== Lesetext

Plünderer, hilflose Polizisten und zwölf Tote

In Südafrika wütet ein Mob gegen Ausländer – die Nachbarländer bringen schon ihre Leute in Sicherheit. Von Thilo Thielke

Es waren Bilder wie aus dem Krieg, die zuletzt aus Südafrika zu sehen waren: brennende Häuser, Leichen auf der Straße, Plünderer in den Geschäften, hilflose Polizisten, die zu spät einschritten und mit Gummigeschossen gegen den Mob vorgingen. Tagelang herrschte in einigen Vierteln der Millionenstädte Pretoria und Johannesburg Ausnahmezustand, auch ein paar Townships waren betroffen. Bis jetzt starben offiziellen Angaben zufolge mindestens zwölf Menschen, zwei verbrannten bei lebendigem Leib. 420 Menschen wurden verhaftet, Hunderte Geschäfte zerstört.

Die Gewalt hatte den Ausländern in Südafrika gegolten. Viele Menschen aus ärmeren afrikanischen Ländern suchen am Kap ihr Glück, unter anderem aus Somalia, Lesotho oder Zimbabwe. Seit Jahren werden sie Opfer von Pogromen. 2008 wurden dabei 62 Menschen getötet, im letzten Jahr waren es sieben. Der Auslöser für den jetzigen Gewaltausbruch in Pretoria soll der Mord an einem Taxifahrer gewesen sein. Er war von einem Nigerianer erschossen worden. Allerdings eskaliert die ausländerfeindliche Gewalt bereits seit Monaten. Viele Südafrikaner werfen den Fremden vor, sie würden ihnen die Arbeitsplätze wegnehmen; die Nigerianer werden zudem des Drogenhandels bezichtigt. Von ihnen sollen sich Tausende illegal im Land aufhalten. Wie viele Ausländer es insgesamt sind, weiß niemand. Bis zu fünf Millionen, wird geschätzt – in einem Land mit rund 56 Millionen Einwohnern.

====

→ Schriftliche Aufgabe 1: Gib aus den Einträgen die Zeilen wortgetreu wieder, und zwar von der Zeile mit „What is the total“ bis einschließlich der Zeile mit „1095 millimetres“.

== Übungsmaterial

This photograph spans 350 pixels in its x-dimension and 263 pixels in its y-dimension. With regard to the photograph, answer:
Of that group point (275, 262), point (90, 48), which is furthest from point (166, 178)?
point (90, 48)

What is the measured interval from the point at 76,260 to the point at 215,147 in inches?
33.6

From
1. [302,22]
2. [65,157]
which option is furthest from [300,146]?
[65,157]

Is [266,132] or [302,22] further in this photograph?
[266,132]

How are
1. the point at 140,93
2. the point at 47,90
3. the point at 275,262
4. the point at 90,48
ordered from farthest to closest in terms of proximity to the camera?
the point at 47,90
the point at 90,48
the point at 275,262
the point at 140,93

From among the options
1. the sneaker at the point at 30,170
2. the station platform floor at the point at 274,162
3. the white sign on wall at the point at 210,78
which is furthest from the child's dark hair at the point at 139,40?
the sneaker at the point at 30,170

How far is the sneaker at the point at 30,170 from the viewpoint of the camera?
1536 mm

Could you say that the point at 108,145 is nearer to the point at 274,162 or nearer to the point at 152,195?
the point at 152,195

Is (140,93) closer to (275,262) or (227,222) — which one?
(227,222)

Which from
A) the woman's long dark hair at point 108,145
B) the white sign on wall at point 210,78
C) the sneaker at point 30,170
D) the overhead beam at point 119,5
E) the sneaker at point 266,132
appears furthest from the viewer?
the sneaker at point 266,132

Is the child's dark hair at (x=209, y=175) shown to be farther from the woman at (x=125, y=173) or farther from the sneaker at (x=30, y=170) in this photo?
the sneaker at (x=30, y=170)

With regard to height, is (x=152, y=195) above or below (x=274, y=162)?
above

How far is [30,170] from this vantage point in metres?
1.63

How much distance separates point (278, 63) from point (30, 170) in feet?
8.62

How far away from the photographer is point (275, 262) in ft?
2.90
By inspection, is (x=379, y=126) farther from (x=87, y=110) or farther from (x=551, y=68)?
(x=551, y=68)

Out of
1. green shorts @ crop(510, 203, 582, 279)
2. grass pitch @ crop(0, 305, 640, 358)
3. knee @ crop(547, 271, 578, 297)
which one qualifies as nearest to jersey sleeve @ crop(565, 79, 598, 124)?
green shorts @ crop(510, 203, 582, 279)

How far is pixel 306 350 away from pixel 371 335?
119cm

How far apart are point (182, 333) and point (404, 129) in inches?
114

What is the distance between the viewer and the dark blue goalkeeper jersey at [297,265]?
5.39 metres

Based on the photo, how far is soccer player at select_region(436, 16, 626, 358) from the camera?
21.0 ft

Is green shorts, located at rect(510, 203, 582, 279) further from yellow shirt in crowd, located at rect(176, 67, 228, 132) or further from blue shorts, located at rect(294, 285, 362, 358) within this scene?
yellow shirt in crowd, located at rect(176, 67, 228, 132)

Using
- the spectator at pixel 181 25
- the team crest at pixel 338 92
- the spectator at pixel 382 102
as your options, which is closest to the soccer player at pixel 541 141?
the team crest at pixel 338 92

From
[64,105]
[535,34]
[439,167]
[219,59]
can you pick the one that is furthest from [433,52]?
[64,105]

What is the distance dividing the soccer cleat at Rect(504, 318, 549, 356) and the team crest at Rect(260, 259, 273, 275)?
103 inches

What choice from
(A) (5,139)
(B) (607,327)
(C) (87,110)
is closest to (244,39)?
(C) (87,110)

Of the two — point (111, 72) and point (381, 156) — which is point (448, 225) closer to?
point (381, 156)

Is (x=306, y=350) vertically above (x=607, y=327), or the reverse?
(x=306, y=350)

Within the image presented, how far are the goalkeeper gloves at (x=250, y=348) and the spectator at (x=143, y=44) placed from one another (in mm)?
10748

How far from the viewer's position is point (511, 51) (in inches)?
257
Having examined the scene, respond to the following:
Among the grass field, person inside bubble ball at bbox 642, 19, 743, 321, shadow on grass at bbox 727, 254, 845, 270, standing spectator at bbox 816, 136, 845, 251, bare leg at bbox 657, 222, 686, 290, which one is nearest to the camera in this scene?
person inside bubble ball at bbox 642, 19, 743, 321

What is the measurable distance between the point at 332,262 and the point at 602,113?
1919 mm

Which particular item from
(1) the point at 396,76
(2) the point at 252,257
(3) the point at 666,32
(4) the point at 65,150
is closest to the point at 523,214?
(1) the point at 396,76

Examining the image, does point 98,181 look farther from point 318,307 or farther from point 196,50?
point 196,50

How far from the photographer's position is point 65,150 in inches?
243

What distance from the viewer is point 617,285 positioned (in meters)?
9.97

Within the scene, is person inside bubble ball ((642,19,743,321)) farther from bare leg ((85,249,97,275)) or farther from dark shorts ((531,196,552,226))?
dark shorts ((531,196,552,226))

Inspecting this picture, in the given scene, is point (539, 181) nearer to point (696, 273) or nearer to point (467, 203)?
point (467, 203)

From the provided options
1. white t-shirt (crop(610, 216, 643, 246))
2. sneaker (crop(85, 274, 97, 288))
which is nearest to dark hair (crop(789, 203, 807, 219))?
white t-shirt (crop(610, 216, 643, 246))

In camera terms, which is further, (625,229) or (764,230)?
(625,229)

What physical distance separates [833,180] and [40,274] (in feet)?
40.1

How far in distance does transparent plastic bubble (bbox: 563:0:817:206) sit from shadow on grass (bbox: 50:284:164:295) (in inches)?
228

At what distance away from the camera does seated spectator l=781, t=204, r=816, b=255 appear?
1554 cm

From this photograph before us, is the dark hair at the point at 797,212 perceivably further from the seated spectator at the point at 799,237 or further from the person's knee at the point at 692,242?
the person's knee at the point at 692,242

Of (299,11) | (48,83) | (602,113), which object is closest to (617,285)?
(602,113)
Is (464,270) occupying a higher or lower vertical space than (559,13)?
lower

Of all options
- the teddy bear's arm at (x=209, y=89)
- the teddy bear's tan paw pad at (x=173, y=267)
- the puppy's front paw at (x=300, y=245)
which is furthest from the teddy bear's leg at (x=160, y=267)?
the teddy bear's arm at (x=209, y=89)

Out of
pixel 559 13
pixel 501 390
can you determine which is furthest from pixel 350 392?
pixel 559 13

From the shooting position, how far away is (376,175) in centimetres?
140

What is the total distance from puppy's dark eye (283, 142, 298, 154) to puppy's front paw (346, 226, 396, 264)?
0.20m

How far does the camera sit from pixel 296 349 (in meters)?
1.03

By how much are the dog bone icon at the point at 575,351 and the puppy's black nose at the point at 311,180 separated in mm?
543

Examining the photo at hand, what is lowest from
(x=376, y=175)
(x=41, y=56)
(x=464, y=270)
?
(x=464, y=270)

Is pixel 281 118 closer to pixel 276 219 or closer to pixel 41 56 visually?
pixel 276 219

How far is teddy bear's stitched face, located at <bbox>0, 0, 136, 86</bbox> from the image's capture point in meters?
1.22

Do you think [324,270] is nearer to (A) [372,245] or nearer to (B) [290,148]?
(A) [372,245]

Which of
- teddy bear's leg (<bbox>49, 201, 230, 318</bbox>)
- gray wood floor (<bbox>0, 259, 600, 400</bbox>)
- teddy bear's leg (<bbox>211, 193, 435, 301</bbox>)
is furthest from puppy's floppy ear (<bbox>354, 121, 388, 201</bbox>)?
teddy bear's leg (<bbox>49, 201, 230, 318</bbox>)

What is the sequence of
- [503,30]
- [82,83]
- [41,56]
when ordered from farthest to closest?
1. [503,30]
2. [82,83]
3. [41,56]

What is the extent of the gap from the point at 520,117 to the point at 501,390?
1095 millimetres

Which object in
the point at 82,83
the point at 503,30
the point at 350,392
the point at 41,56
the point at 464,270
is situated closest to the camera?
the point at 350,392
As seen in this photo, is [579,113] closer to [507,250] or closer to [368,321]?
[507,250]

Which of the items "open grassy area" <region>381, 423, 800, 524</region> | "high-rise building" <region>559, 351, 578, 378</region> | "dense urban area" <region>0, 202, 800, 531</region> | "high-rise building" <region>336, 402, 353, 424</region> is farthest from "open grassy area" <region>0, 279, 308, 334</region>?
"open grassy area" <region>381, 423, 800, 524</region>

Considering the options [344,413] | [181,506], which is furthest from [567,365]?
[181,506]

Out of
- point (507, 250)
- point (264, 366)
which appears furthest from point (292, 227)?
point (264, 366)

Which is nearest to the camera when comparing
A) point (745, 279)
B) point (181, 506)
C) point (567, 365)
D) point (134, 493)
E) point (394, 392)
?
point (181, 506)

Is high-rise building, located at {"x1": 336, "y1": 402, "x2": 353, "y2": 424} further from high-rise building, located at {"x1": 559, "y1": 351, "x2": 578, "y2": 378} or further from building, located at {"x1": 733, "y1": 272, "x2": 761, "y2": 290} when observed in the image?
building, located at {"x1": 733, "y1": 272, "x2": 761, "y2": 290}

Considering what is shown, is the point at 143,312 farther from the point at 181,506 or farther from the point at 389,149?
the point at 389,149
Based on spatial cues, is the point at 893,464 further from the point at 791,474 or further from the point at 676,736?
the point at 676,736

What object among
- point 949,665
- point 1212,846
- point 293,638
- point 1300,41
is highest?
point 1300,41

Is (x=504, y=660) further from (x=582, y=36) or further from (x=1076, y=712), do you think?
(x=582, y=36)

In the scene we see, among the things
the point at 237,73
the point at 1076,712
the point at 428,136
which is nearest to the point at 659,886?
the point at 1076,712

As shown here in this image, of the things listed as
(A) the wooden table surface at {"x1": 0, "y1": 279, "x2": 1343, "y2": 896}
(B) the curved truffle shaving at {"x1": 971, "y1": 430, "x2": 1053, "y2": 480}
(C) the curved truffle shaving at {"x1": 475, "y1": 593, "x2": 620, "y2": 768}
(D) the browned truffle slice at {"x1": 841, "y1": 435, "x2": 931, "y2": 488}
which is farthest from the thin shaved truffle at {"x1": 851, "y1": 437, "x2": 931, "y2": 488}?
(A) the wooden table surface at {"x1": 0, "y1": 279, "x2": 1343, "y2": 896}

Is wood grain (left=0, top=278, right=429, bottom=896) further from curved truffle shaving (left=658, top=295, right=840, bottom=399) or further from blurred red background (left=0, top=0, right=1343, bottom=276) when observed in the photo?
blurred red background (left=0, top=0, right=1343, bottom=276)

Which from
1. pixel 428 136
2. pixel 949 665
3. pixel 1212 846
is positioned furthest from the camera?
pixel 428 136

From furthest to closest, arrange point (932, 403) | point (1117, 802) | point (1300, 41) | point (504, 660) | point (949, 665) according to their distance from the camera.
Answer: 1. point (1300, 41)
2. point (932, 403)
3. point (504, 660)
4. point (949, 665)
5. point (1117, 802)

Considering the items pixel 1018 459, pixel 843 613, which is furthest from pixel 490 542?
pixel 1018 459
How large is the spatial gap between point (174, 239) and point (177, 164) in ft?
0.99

====

→ Schriftliche Aufgabe 2: Wie viele Menschen wurden laut dem Lesetext über die Gewalt in Südafrika im Jahr 2008 bei Pogromen getötet?

→ Lösung 1:
What is the total distance from puppy's dark eye (283, 142, 298, 154) to puppy's front paw (346, 226, 396, 264)?
0.20m

How far does the camera sit from pixel 296 349 (in meters)?
1.03

By how much are the dog bone icon at the point at 575,351 and the puppy's black nose at the point at 311,180 separated in mm?
543

Examining the photo at hand, what is lowest from
(x=376, y=175)
(x=41, y=56)
(x=464, y=270)
?
(x=464, y=270)

Is pixel 281 118 closer to pixel 276 219 or closer to pixel 41 56 visually?
pixel 276 219

How far is teddy bear's stitched face, located at <bbox>0, 0, 136, 86</bbox> from the image's capture point in meters?
1.22

Do you think [324,270] is nearer to (A) [372,245] or nearer to (B) [290,148]?
(A) [372,245]

Which of
- teddy bear's leg (<bbox>49, 201, 230, 318</bbox>)
- gray wood floor (<bbox>0, 259, 600, 400</bbox>)
- teddy bear's leg (<bbox>211, 193, 435, 301</bbox>)
is furthest from puppy's floppy ear (<bbox>354, 121, 388, 201</bbox>)?
teddy bear's leg (<bbox>49, 201, 230, 318</bbox>)

What is the sequence of
- [503,30]
- [82,83]
- [41,56]
when ordered from farthest to closest?
1. [503,30]
2. [82,83]
3. [41,56]

What is the extent of the gap from the point at 520,117 to the point at 501,390?
1095 millimetres

→ Lösung 2: Im Jahr 2008 wurden 62 Menschen getötet.